EU, North African states seek to increase food investment

European Union and North Africa countries agreed on Nov. 27 to work together to reduce the Maghreb region’s reliance on food imports and improve security of supplies, especially in cereals.

By: Namid Ould Ahmed, Reuters

ALGIERS — European Union and North Africa countries agreed on Nov. 27 to work together to reduce the Maghreb region’s reliance on food imports and improve security of supplies, especially in cereals.

With scarce fertile land to feed a fast-growing population, the Middle East and North Africa is the largest food-importing region in the world.
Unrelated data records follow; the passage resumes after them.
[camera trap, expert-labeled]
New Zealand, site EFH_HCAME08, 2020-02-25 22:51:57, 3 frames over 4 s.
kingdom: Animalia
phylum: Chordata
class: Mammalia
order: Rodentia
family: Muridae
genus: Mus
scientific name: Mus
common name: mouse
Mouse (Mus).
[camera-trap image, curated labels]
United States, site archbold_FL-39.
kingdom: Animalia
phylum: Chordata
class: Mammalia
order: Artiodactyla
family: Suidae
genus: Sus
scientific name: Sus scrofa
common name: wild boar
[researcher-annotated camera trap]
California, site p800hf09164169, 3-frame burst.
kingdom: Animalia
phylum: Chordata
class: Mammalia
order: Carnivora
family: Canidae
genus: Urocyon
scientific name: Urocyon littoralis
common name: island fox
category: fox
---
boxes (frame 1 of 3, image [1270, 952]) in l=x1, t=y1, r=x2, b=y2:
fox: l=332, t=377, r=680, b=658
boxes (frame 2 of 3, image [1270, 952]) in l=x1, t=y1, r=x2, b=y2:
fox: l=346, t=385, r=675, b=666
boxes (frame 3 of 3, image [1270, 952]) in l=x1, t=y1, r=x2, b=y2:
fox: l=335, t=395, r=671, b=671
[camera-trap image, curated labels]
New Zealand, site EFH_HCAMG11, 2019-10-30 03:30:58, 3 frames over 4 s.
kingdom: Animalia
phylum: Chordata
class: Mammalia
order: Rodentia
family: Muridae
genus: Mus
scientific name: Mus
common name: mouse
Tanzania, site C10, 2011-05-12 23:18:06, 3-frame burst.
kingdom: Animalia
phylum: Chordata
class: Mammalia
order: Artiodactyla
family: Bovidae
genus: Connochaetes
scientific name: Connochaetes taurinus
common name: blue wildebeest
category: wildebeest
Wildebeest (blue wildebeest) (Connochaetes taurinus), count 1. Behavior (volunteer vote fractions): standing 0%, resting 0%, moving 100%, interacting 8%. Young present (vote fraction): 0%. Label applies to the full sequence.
Years of rising food prices helped fuel social tensions that burst in early 2011 as disgruntled populations rose up in rebellion against rulers from Tunisia to Yemen.

France, the EU’s top grain exporter, has a special interest in the region as a major supplier to Mediterranean countries. Algeria is its main wheat export market.

“We want to boost investment and raise output in importing countries,” says French Agriculture Minister Stephane Le Foll. “This involves all foodstuffs including cereals, milk, meat, among others.”

Le Foll was speaking at a meeting of agriculture ministers from Algeria, Tunisia, Libya, Morocco, Mauritania, France, Spain, Malta, Portugal and Italy, to discuss agriculture and food security issues.

The ministers from the so-called 5+5 Euro-Med countries agreed to create a food security mission to examine production and supplies. The findings will contribute to a meeting in February to propose specific areas to develop.

The mission will encourage private-sector investment and look at legislation to ease investment terms.